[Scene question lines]

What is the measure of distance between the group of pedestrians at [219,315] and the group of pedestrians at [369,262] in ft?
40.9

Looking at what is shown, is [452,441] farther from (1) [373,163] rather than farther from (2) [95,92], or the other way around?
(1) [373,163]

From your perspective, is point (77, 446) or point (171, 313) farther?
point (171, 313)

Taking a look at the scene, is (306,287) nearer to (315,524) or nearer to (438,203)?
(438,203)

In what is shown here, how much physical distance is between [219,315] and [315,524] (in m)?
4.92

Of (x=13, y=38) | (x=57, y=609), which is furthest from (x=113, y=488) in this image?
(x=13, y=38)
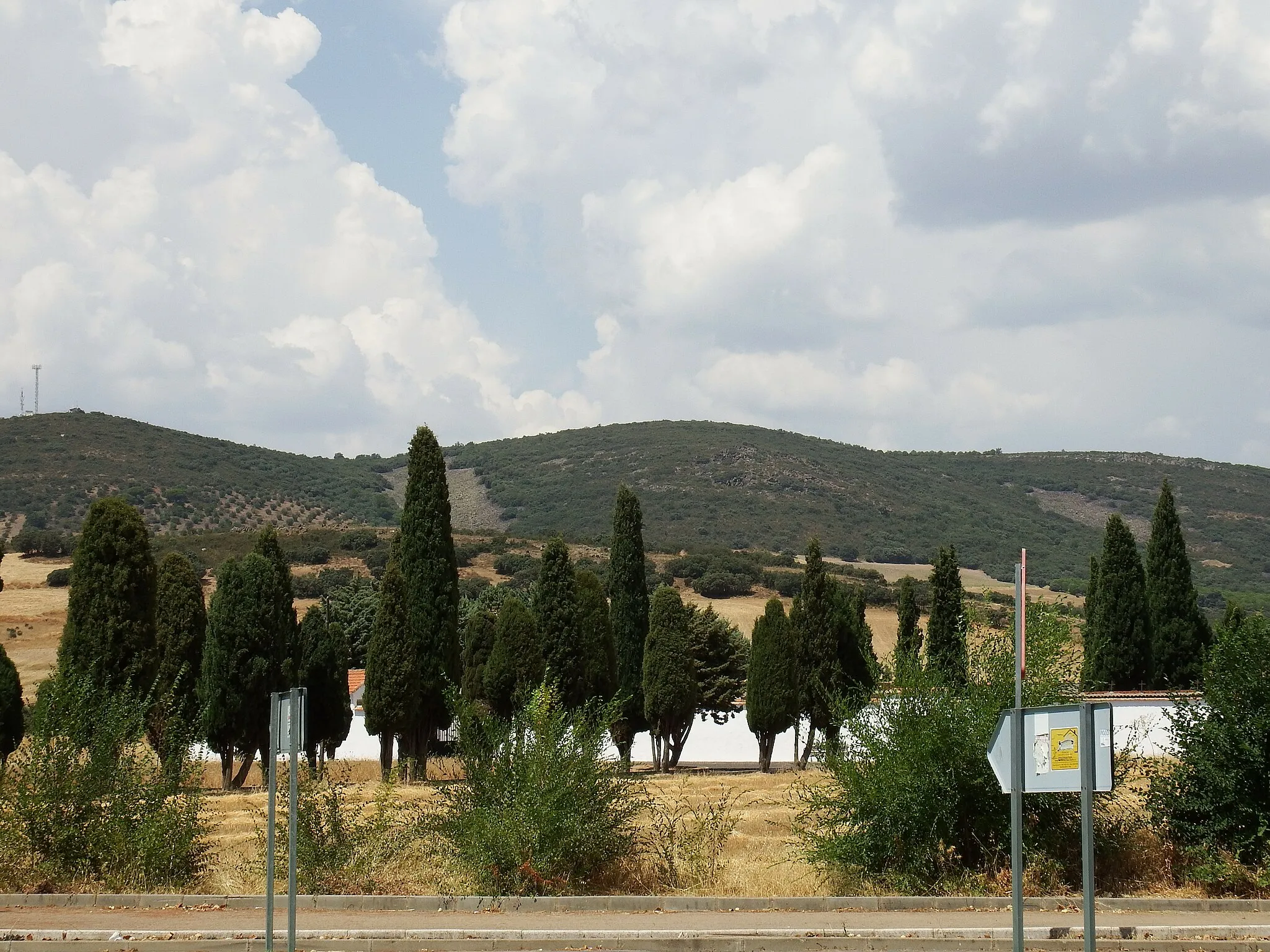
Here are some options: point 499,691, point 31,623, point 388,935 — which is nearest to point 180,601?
point 499,691

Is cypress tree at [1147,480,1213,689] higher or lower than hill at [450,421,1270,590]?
lower

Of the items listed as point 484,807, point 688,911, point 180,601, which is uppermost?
point 180,601

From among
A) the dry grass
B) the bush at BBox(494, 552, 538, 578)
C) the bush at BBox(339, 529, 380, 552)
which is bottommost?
the dry grass

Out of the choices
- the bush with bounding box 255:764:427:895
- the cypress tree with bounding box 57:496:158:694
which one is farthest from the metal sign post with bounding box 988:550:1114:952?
the cypress tree with bounding box 57:496:158:694

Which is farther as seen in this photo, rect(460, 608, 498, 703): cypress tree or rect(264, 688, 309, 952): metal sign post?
rect(460, 608, 498, 703): cypress tree

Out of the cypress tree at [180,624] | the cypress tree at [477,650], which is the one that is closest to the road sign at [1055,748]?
the cypress tree at [180,624]

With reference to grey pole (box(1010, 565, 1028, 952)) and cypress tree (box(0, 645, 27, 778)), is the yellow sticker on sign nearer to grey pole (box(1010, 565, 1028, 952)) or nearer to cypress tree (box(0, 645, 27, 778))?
grey pole (box(1010, 565, 1028, 952))

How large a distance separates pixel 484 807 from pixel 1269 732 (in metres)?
9.96

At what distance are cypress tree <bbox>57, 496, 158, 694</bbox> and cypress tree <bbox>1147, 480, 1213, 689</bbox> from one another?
106 ft

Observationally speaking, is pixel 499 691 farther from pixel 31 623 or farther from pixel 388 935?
pixel 31 623

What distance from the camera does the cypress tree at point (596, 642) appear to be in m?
36.5

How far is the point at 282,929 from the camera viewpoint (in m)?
15.0

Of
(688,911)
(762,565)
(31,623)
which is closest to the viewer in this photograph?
(688,911)

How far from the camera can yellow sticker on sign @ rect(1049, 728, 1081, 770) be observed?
9.91m
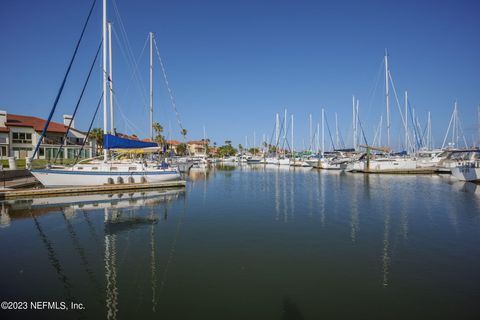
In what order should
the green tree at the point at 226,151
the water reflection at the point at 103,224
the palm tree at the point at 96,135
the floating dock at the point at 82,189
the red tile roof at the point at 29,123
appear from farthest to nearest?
the green tree at the point at 226,151, the palm tree at the point at 96,135, the red tile roof at the point at 29,123, the floating dock at the point at 82,189, the water reflection at the point at 103,224

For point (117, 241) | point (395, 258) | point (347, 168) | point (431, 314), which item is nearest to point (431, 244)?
point (395, 258)

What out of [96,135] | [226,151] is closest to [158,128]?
[96,135]

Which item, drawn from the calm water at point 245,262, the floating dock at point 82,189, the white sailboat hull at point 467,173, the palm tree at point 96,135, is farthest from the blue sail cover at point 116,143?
the white sailboat hull at point 467,173

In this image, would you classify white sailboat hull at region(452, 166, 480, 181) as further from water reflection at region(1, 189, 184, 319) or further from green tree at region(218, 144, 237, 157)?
green tree at region(218, 144, 237, 157)

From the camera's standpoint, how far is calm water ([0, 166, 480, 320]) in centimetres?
756

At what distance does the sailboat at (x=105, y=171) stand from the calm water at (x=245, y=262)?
23.1ft

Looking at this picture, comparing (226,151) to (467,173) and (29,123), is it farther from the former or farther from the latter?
(467,173)

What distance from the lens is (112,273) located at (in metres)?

● **Exercise task**:
Please swap every "bush" in these lines for "shrub" and change nothing else. Leave the pictures out of your answer.

● **Solution to this exercise**:
What is the measure of distance between the group of pedestrians at [219,315] and the group of pedestrians at [369,262] in ft?
40.9

Looking at what is shown, is [452,441] farther from (1) [373,163] rather than farther from (2) [95,92], or the other way around?
(1) [373,163]

From your perspective, is point (77, 446) or point (171, 313) farther?
point (171, 313)

Taking a look at the scene, is (306,287) nearer to (315,524) or nearer to (438,203)?
(438,203)

In what is shown here, how much physical distance is between [219,315] and [315,524] (in m)?
4.92

Of (x=13, y=38) | (x=57, y=609), which is furthest from (x=113, y=488) in this image?
(x=13, y=38)
Here are some options: point 499,691, point 31,623, point 388,935 — which is nearest to point 180,601?
point 499,691

Is cypress tree at [1147,480,1213,689] higher or lower than hill at [450,421,1270,590]?
lower

Of the items listed as point 484,807, point 688,911, point 180,601, which is uppermost?
point 180,601

From among
A) the dry grass
B) the shrub at BBox(494, 552, 538, 578)
C) the shrub at BBox(339, 529, 380, 552)
which is bottommost?
the dry grass

Out of the choices
- the shrub with bounding box 255:764:427:895
- the cypress tree with bounding box 57:496:158:694
which one is farthest from the metal sign post with bounding box 988:550:1114:952?
the cypress tree with bounding box 57:496:158:694

Which is farther as seen in this photo, rect(460, 608, 498, 703): cypress tree or rect(264, 688, 309, 952): metal sign post?
rect(460, 608, 498, 703): cypress tree

Out of the cypress tree at [180,624] | the cypress tree at [477,650], which is the one that is closest to the road sign at [1055,748]?
the cypress tree at [180,624]

With reference to grey pole (box(1010, 565, 1028, 952)) and cypress tree (box(0, 645, 27, 778)), is the yellow sticker on sign nearer to grey pole (box(1010, 565, 1028, 952)) or nearer to cypress tree (box(0, 645, 27, 778))?
grey pole (box(1010, 565, 1028, 952))

How large a distance separates pixel 484 807 from pixel 1269 732 (in metres)?
9.96

At what distance are cypress tree <bbox>57, 496, 158, 694</bbox> and cypress tree <bbox>1147, 480, 1213, 689</bbox> from one another?
106 ft

Observationally speaking, is pixel 499 691 farther from pixel 31 623 or farther from pixel 388 935?
pixel 31 623

What distance from the camera does the cypress tree at point (596, 642) appear to be in m?
36.5

How far is the point at 282,929 from the camera viewpoint (in m)?
15.0

Of
(688,911)
(762,565)
(31,623)
which is closest to the viewer in this photograph?
(688,911)

How far from the camera can yellow sticker on sign @ rect(1049, 728, 1081, 770) be observed?
9.91m
In what order should
the green tree at the point at 226,151
the water reflection at the point at 103,224
the palm tree at the point at 96,135
the floating dock at the point at 82,189
the red tile roof at the point at 29,123
appear from farthest to nearest?
the green tree at the point at 226,151, the palm tree at the point at 96,135, the red tile roof at the point at 29,123, the floating dock at the point at 82,189, the water reflection at the point at 103,224

For point (117, 241) | point (395, 258) | point (347, 168) | point (431, 314), which item is nearest to point (431, 244)?
point (395, 258)

What out of [96,135] | [226,151] is closest to [158,128]?
[96,135]

Which item, drawn from the calm water at point 245,262, the floating dock at point 82,189, the white sailboat hull at point 467,173, the palm tree at point 96,135, is farthest from the blue sail cover at point 116,143?
the white sailboat hull at point 467,173

In this image, would you classify white sailboat hull at region(452, 166, 480, 181) as further from water reflection at region(1, 189, 184, 319) or further from green tree at region(218, 144, 237, 157)?
green tree at region(218, 144, 237, 157)

From the camera's standpoint, how far is calm water ([0, 166, 480, 320]) in centimetres?
756

At what distance does the sailboat at (x=105, y=171) stand from the calm water at (x=245, y=262)?
23.1ft

Looking at this picture, comparing (226,151) to (467,173) and (29,123), is it farther from the former or farther from the latter?
(467,173)

What distance from the lens is (112,273) located at (in metres)?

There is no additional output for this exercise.